Exercise aim: Look in the material below for the line with "The PSD profiles show" and the line with "Researchers conducted a", then set down exactly those two lines and all lines between, nothing more.

Data for processing:
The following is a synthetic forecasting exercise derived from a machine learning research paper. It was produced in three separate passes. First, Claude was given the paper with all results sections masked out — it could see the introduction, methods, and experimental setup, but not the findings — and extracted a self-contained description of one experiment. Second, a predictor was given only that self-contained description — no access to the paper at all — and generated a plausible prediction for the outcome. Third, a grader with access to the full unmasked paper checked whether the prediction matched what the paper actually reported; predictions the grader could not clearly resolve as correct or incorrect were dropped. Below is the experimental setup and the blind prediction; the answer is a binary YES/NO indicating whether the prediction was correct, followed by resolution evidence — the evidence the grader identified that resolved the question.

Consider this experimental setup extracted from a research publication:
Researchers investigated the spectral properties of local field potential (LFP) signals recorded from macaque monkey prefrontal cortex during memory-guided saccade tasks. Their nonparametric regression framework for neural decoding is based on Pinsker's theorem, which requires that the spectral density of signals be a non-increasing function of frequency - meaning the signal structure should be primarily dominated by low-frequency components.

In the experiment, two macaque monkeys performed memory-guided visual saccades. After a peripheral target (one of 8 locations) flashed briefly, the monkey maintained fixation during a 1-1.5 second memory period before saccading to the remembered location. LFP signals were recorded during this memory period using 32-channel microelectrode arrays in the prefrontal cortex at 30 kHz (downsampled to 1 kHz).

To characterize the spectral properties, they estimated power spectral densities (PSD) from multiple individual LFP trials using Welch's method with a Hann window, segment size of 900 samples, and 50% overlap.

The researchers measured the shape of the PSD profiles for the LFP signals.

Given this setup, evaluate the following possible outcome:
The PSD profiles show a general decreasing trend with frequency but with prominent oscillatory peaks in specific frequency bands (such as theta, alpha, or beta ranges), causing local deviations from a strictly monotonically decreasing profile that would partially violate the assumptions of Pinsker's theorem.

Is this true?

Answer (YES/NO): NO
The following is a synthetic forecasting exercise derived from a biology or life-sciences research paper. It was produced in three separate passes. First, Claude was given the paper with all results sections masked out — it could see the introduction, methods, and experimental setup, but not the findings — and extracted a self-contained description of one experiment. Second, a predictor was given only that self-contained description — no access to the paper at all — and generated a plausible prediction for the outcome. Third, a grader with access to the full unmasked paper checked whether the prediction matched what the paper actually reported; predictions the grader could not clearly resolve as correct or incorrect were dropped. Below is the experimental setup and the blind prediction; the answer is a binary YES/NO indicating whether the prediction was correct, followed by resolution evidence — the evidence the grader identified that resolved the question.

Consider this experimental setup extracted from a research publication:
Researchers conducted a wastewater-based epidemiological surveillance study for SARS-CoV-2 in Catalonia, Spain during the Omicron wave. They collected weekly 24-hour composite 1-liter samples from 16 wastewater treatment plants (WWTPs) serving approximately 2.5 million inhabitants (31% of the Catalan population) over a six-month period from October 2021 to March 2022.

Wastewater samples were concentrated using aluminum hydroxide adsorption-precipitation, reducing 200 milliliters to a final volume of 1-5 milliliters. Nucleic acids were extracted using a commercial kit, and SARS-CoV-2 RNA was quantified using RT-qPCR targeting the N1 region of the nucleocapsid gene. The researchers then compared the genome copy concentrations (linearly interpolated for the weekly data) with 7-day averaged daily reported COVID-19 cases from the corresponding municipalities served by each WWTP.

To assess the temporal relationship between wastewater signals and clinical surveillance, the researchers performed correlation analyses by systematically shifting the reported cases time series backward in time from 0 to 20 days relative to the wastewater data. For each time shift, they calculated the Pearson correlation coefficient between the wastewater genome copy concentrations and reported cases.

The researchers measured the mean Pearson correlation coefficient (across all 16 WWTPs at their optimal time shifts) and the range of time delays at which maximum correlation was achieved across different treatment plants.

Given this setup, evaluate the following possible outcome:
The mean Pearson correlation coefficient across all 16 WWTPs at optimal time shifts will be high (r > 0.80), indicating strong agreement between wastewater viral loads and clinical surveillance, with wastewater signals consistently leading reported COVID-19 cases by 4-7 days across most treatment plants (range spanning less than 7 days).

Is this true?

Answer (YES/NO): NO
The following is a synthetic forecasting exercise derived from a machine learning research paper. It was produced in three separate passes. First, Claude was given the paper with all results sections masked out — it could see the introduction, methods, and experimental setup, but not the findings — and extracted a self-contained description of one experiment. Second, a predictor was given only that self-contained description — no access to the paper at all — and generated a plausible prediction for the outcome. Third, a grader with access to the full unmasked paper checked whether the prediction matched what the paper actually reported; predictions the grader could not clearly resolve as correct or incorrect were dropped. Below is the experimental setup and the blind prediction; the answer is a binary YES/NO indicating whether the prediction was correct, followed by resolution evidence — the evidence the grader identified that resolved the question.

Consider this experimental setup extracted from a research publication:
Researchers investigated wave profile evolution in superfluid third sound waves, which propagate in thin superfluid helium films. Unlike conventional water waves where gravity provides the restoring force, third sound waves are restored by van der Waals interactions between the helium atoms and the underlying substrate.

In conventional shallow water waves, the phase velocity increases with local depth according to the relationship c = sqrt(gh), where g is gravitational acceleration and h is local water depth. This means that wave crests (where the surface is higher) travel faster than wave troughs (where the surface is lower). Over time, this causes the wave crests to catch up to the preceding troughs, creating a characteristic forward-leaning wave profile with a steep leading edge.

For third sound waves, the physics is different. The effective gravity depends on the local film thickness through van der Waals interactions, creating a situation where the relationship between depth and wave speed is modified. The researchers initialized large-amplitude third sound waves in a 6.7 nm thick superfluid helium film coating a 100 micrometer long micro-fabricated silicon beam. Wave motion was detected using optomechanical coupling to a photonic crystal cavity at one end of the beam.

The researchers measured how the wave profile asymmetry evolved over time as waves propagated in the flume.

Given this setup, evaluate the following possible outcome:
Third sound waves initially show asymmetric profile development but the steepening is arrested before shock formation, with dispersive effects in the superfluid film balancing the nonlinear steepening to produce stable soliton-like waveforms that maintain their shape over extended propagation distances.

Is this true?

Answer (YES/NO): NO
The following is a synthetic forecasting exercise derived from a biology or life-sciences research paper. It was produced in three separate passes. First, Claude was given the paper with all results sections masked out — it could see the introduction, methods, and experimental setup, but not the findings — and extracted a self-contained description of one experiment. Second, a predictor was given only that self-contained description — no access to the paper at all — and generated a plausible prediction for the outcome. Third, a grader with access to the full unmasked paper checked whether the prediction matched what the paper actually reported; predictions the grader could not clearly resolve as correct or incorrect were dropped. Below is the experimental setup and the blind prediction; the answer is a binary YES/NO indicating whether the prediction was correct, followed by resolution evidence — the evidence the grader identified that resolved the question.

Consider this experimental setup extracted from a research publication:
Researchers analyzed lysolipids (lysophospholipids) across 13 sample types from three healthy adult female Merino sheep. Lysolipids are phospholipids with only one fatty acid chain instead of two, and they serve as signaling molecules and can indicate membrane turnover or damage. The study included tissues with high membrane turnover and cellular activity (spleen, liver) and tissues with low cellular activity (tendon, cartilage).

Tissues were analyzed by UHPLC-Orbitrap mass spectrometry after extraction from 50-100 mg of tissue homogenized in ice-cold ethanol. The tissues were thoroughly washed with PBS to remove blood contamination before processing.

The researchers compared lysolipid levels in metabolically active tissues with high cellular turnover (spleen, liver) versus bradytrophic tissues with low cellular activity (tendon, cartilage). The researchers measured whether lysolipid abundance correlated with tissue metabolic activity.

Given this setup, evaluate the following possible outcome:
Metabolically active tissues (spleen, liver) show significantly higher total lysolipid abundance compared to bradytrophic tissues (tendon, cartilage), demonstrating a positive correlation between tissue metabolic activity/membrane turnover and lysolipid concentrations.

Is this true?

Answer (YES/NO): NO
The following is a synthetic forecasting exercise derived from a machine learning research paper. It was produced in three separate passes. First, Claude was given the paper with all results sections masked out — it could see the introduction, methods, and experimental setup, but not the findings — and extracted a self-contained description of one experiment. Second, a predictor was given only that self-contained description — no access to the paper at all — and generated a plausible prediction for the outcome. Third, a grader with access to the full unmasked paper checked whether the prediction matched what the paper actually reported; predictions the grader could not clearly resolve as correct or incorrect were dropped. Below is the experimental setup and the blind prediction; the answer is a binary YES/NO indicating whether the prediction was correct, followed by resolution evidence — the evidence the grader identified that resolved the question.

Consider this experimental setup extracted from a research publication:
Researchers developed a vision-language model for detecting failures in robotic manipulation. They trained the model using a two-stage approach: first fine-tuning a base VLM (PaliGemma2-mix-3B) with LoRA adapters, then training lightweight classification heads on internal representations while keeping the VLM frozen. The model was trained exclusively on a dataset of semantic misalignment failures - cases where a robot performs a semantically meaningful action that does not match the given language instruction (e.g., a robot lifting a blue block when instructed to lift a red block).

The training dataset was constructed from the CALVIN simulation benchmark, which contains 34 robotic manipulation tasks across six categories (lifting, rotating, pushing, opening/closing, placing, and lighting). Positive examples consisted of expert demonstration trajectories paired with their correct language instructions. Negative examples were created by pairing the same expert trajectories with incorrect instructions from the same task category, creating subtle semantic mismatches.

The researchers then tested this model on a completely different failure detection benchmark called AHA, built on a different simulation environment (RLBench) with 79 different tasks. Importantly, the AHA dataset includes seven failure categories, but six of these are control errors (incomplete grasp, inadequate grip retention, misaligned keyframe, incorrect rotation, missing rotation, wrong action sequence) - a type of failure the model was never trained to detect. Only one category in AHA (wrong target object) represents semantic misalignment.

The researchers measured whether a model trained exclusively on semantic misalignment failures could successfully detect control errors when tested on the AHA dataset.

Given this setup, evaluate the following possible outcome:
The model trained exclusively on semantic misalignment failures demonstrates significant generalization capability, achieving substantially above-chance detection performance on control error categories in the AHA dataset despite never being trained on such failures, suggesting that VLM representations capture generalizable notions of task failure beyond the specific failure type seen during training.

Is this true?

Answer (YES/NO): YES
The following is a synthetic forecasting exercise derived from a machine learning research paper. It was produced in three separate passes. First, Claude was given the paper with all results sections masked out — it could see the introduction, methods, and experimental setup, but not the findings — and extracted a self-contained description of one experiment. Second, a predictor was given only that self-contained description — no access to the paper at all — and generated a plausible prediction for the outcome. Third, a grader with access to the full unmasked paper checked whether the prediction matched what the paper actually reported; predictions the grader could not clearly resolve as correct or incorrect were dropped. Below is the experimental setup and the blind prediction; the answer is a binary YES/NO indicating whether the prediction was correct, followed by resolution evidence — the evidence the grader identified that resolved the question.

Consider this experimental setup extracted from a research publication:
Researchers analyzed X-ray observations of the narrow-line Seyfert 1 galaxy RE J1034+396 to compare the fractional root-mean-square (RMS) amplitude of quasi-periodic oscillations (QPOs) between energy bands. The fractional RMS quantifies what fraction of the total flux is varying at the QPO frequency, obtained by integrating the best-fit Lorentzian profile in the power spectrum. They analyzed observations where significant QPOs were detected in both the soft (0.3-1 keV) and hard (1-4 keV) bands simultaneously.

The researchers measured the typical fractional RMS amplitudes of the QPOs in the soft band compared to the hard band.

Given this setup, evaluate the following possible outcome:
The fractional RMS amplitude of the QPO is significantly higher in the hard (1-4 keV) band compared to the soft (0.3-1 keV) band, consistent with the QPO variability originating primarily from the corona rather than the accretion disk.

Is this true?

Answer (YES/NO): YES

Solution to this problem:
The PSD profiles show a general decreasing trend with frequency but with prominent oscillatory peaks in specific frequency bands (such as theta, alpha, or beta ranges), causing local deviations from a strictly monotonically decreasing profile that would partially violate the assumptions of Pinsker's theorem.

Is this true?

Answer (YES/NO): NO
The following is a synthetic forecasting exercise derived from a biology or life-sciences research paper. It was produced in three separate passes. First, Claude was given the paper with all results sections masked out — it could see the introduction, methods, and experimental setup, but not the findings — and extracted a self-contained description of one experiment. Second, a predictor was given only that self-contained description — no access to the paper at all — and generated a plausible prediction for the outcome. Third, a grader with access to the full unmasked paper checked whether the prediction matched what the paper actually reported; predictions the grader could not clearly resolve as correct or incorrect were dropped. Below is the experimental setup and the blind prediction; the answer is a binary YES/NO indicating whether the prediction was correct, followed by resolution evidence — the evidence the grader identified that resolved the question.

Consider this experimental setup extracted from a research publication:
Researchers conducted a wastewater-based epidemiological surveillance study for SARS-CoV-2 in Catalonia, Spain during the Omicron wave. They collected weekly 24-hour composite 1-liter samples from 16 wastewater treatment plants (WWTPs) serving approximately 2.5 million inhabitants (31% of the Catalan population) over a six-month period from October 2021 to March 2022.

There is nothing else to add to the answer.